Unfortunately the main proponent of the sat fat = lps/bacterial translocation seems to have ragequit the forum

I haven't studied that one too deeply, but I do believe he was on to something. I've written before about how I often have immediate changes in my facial hair when I eat a lot of ice cream.

I also remember seeing a post along the lines of "SFA releases endotoxin short term, PUFA breeds endotoxin long term", backed with a study.

 

[yerrag]

Of course this is all besides the point, the increase of LPS translocation by saturated fats is most likely beneficial as a detox mechanism and the saturated and monounsaturated fatty acids have many beneficial properties.

Do you mind elaborating on what you meant by the LPS translocation being a detox mechanism? My vague understanding of it is that the LPS is carried by chylomicrons into the liver where the detoxification takes place, and where LPS is incorporated into bile and eventually excreted as part of feces. Is this what you mean?

 

[GorillaHead]

Mechanisms for the activation of Toll-like receptor 2/4 by saturated fatty acids and inhibition by docosahexaenoic acid

How does one explain this study where they find pufa to block it.

i also found research that says pufa lowers leptin and leptin raypeat considers inflammatory which I agree with

 

[rob]

Mechanisms for the activation of Toll-like receptor 2/4 by saturated fatty acids and inhibition by docosahexaenoic acid

How does one explain this study where they find pufa to block it.

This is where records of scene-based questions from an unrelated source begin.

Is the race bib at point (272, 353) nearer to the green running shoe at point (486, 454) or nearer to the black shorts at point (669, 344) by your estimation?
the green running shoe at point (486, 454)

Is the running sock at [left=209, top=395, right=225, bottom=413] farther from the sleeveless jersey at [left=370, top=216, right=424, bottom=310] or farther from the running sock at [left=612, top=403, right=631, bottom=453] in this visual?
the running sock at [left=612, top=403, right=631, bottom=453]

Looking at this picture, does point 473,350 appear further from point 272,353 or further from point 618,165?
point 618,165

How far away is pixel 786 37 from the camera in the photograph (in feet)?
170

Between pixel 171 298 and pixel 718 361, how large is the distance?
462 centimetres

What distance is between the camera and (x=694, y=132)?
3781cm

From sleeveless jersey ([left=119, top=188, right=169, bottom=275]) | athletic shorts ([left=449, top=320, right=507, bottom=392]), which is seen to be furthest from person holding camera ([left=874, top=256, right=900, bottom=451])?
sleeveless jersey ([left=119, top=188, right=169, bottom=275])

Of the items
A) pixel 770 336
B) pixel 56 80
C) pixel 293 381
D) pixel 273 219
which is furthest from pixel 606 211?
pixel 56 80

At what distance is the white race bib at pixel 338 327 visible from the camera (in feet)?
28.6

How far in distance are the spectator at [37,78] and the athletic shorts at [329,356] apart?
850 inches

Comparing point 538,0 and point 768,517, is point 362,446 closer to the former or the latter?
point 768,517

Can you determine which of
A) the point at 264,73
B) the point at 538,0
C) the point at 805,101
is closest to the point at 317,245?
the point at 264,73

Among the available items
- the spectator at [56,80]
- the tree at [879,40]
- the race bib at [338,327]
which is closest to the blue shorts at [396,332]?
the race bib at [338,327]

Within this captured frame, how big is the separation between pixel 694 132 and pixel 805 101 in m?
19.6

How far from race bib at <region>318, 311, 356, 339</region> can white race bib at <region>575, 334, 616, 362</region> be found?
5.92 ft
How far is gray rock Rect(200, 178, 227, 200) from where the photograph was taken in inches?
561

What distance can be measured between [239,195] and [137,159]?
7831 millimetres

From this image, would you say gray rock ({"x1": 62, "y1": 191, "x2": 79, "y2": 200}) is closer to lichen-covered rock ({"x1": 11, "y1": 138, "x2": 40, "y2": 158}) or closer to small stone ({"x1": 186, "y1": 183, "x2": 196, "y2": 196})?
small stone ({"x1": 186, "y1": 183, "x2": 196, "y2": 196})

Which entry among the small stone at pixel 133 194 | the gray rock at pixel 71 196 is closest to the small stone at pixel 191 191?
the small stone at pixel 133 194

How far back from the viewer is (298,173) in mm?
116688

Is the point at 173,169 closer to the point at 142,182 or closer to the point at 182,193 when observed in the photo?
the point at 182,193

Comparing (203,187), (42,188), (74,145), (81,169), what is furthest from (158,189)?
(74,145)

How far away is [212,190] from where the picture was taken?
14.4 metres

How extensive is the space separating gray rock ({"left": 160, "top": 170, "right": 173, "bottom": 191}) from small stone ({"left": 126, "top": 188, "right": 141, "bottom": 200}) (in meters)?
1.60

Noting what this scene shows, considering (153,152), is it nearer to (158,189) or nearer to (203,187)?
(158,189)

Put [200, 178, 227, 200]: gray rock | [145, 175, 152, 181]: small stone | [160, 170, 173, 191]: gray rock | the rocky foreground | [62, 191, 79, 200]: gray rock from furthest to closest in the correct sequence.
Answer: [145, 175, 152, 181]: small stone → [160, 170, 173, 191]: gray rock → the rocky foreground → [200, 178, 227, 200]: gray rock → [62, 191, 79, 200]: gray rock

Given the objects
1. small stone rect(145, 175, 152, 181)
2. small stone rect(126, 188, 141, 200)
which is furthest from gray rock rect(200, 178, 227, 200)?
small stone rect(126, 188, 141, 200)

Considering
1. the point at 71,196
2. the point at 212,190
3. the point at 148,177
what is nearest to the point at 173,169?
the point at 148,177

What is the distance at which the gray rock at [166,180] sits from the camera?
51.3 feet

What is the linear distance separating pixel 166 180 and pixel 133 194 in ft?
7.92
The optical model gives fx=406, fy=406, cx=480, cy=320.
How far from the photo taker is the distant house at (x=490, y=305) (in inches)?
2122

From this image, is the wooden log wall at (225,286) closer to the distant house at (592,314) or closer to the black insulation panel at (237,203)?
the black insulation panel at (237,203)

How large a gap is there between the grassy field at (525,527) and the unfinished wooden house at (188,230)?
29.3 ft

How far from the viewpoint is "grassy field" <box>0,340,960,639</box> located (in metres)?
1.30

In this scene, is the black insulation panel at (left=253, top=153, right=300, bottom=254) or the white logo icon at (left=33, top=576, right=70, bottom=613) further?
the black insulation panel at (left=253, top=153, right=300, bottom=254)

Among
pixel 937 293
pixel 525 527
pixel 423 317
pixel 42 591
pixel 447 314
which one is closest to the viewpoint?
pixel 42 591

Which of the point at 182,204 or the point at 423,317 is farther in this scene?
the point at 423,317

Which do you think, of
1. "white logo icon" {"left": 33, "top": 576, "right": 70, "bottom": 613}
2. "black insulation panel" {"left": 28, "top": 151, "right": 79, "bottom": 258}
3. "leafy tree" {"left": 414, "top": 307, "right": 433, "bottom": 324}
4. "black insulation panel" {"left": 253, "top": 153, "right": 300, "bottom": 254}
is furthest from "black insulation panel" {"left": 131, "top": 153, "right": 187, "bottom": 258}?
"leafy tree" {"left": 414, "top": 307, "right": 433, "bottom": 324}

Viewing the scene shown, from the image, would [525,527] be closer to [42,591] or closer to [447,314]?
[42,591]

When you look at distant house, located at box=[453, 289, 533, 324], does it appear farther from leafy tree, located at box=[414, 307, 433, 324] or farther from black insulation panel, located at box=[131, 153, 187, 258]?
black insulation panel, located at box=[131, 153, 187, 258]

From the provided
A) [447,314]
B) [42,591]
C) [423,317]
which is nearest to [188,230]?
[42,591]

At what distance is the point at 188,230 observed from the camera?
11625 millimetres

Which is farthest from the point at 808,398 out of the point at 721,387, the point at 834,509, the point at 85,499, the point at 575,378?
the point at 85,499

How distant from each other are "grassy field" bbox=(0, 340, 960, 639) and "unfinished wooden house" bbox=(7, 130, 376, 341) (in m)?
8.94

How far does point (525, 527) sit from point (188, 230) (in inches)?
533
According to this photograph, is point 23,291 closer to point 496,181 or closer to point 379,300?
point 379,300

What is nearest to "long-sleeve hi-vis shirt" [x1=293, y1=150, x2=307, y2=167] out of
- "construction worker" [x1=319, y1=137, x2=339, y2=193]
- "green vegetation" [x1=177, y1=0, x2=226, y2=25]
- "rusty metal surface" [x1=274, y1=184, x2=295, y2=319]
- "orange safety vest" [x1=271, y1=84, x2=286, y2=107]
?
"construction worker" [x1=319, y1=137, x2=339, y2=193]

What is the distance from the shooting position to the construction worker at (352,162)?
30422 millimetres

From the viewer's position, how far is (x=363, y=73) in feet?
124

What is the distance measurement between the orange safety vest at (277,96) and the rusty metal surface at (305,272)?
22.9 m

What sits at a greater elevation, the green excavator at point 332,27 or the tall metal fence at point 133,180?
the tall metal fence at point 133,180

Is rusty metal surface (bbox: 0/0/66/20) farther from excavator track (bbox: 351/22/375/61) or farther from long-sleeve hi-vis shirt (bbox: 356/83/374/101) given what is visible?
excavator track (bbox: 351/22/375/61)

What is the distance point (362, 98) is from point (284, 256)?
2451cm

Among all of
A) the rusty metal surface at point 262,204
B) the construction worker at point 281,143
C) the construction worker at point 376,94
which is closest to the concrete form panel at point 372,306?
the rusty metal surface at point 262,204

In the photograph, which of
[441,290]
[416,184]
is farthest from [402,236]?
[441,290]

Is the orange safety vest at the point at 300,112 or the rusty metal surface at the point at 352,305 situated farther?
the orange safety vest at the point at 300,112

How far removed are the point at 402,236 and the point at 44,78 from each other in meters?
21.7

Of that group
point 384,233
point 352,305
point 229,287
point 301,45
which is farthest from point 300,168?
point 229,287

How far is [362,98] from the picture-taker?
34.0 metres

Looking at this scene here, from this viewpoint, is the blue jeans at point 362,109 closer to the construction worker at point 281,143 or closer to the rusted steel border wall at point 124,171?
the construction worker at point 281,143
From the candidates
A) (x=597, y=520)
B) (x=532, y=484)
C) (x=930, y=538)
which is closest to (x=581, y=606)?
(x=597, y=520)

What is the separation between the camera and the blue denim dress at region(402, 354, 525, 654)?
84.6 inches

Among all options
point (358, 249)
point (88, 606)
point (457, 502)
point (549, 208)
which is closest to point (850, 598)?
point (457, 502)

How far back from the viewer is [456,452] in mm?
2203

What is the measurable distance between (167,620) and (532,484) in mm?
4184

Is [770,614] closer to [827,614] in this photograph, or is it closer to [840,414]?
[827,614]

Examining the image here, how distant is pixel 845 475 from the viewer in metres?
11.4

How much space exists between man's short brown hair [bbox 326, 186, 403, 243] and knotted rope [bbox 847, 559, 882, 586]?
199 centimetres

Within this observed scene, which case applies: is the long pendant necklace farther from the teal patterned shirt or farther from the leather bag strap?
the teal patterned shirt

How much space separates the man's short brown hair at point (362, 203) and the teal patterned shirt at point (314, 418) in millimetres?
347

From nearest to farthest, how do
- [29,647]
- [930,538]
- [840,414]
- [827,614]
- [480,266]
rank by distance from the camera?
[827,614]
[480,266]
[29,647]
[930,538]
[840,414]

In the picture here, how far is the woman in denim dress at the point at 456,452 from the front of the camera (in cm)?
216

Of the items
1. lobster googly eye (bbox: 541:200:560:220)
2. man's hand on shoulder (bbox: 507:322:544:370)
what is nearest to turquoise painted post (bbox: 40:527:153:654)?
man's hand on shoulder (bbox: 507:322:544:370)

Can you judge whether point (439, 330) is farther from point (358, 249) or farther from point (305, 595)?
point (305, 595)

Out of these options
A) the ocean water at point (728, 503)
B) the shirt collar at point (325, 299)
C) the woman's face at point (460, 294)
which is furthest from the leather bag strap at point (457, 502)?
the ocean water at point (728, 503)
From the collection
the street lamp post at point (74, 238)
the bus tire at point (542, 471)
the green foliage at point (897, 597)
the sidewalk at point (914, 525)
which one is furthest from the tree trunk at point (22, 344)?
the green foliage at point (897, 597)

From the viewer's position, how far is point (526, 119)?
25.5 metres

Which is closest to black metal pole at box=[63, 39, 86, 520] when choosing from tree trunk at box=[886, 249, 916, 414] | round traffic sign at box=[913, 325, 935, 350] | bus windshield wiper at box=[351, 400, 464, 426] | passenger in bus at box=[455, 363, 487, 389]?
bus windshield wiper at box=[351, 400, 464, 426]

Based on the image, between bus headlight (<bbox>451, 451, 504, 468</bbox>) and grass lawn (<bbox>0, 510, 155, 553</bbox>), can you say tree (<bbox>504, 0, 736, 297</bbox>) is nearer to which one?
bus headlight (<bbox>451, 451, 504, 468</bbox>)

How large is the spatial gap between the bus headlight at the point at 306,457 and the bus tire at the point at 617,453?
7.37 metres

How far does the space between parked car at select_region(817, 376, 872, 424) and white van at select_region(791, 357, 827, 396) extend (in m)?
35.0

i also found research that says pufa lowers leptin and leptin raypeat considers inflammatory which I agree with

Omega 3 enrichment of lipid rafts (LRs) causes protein and lipid relocation due to the decreased saturated nature.

TLR4 recruitment to LRs and subsequent dimerization are critical steps in triggering NF-kB.

As a side note, reason dysfunctional cholesterol efflux (ABCA1 knockout) can cause TLR hyper-responsiveness and, conversely, cholesterol-depleting drugs can downregulate TLR signalling as cholesterol is a key constituent of LRs. That said, LR destablisation can adversely effect things like tight junction proteins and, LR cholesterol depletion, has been indicated to increase P2X7 macropore formation, so not great.

On SFAs, whilst their ability to act as TLR4 ligands is unclear, there's plenty of evidence that, particularly, palmitic acid and lauric acid can yield pro-inflammatory effects – how these studies translate to the real world is another thing. Mechanistically, it might be that SFAs can directly effect LRs, which are enriched in cholesterol, sphingolipids and SFAs. Although, from what I've read, it's probably more indirect with SFAs, again palmitate notably, increasing DAG levels and, thus, PKC membrane recruitment. PKC seems to be involved in IKK (and, thus, NF-kB) and JNK activation as well as upregulating NADPH oxidase. Subquent ROS may encourage recruitment of TLRs to LRs potentiating signalling.